[Records of scene-based questions]:
======
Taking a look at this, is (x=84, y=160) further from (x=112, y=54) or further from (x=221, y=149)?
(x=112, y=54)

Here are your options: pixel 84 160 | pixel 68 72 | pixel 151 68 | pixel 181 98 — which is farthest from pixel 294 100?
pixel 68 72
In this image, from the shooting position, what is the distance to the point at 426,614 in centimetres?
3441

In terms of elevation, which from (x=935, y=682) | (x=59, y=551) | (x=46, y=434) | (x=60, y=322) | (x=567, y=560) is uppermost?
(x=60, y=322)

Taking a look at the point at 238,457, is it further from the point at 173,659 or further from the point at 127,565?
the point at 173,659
======
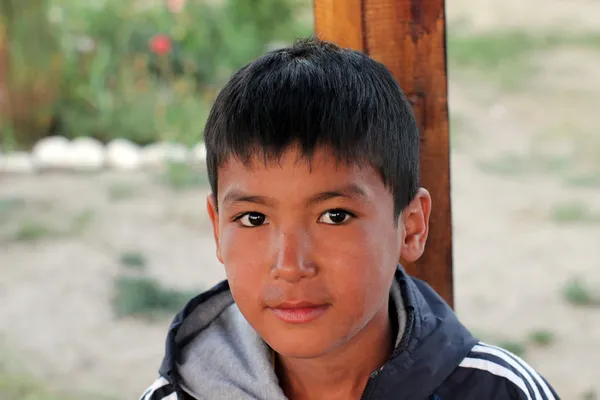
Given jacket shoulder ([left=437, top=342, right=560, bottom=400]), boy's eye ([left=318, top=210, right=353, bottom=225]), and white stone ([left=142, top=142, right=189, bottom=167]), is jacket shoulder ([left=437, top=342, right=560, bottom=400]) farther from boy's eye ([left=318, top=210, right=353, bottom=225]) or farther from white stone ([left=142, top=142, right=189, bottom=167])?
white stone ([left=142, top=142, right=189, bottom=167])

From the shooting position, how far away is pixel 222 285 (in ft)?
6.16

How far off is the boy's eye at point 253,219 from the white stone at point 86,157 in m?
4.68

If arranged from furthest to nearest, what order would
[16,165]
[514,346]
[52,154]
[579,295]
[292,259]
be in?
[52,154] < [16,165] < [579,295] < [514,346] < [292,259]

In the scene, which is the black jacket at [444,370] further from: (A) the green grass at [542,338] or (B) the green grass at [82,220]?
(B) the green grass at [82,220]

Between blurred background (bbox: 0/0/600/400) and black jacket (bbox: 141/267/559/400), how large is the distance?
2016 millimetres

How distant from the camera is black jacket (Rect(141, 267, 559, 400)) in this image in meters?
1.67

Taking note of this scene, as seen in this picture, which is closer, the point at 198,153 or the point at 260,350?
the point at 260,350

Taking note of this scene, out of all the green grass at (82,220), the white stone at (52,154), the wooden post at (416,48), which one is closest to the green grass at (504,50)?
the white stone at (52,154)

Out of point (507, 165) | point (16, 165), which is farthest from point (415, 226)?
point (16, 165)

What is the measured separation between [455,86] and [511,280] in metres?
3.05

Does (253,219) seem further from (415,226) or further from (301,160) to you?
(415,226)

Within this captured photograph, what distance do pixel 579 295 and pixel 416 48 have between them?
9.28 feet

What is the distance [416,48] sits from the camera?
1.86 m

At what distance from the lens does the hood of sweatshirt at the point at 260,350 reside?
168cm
======
Filter the data above and keep only the lines that contain the string "distance", matching letter case exactly.

In this image, from the shooting position, what is the distance to the point at 426,614 in centimetres?
Between blurred background (bbox: 0/0/600/400) and black jacket (bbox: 141/267/559/400), how large is the distance?
Within this captured photograph, what distance do pixel 579 295 and pixel 416 48 have between them?
What is the distance [416,48] sits from the camera?
At what distance from the lens does the hood of sweatshirt at the point at 260,350 reside?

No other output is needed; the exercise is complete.